Review: The Second Gleam


The Avett BrothersThe Second Gleam
By Matthew Ralph

The announcement earlier this summer of the Avett Brothers’ plans to release their next full-length album on American Recordings/Columbia Records has helped to create added buzz for this eight-song EP. New attention aside, the Avett Brothers are hardly new kids on the block.

Their 11th release since a self-titled debut in 2000, The Second Gleam takes a mellower folk approach than 2007’s Emotionalism. If like me you still can’t get the spunky single “Die, Die, Die” out of your head, The Second Gleam might catch you a bit off-guard. In a good way.

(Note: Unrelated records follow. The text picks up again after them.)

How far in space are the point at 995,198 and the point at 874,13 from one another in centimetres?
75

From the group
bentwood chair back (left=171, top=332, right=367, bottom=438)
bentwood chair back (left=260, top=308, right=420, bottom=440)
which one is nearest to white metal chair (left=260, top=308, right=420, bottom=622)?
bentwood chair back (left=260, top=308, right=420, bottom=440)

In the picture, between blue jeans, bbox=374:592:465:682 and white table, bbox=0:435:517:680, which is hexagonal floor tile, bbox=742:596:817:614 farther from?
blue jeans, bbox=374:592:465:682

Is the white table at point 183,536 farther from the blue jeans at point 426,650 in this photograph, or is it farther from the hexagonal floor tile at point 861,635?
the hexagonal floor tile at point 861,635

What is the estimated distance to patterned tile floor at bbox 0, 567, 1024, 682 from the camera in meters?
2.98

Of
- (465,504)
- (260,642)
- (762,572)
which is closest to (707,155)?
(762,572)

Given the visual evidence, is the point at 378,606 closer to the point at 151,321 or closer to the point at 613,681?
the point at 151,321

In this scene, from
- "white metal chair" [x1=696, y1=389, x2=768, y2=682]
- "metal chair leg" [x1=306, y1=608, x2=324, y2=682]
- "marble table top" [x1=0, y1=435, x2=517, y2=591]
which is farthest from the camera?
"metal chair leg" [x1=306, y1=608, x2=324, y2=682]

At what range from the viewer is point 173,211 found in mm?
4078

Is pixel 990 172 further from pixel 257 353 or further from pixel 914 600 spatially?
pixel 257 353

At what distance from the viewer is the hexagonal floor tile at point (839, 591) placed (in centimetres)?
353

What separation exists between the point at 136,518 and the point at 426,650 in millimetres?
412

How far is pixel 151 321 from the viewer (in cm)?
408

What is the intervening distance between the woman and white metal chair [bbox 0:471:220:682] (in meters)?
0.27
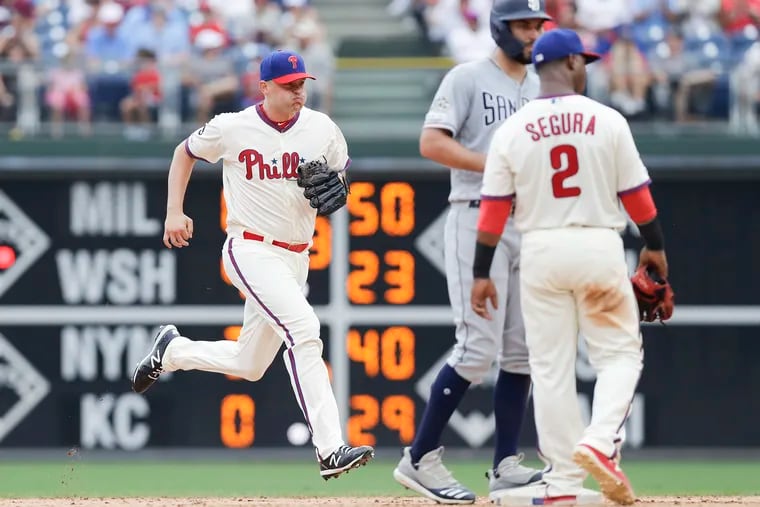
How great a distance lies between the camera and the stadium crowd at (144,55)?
11.2 metres

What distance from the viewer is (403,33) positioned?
1395 centimetres

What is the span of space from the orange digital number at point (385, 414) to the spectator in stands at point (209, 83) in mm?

Known as much for bringing the party to their live shows as they are for their work in the studio, we see the Avetts here showing their strengths as catchy and creative songwriters of stripped down tunes. While alternating takes of “The Greatest Sum” – one electric and the other acoustic on the digital download version of the record – come off as redundant and nearly unnecessary, the song is strong enough to demand a second listen. Still, when you hit repeat as I’ve been prone to do after the record cuts off so seemingly short the song does start to wear a bit thin. Songs like “Bella Donna” and “Black, Blue” make it worth repeated visits, latching onto the ears with their subtle blend of tender vocals and soothingly sparse instrumentals. “Murder in the City” and “Tear Down the House,” meanwhile, intrigue with their lyrical content, providing a glimpse into the personal and family history as the songs move at a slow-moving train’s pace.

If like me you are still getting to know the Avetts, this is a good place to start diving into the band’s back catalog before their big debut under the national spotlight. While I can’t speak with much authority to the other 10 releases (The First Gleam EP among them), their latest offering is worthy, to my ears, of regular rotation.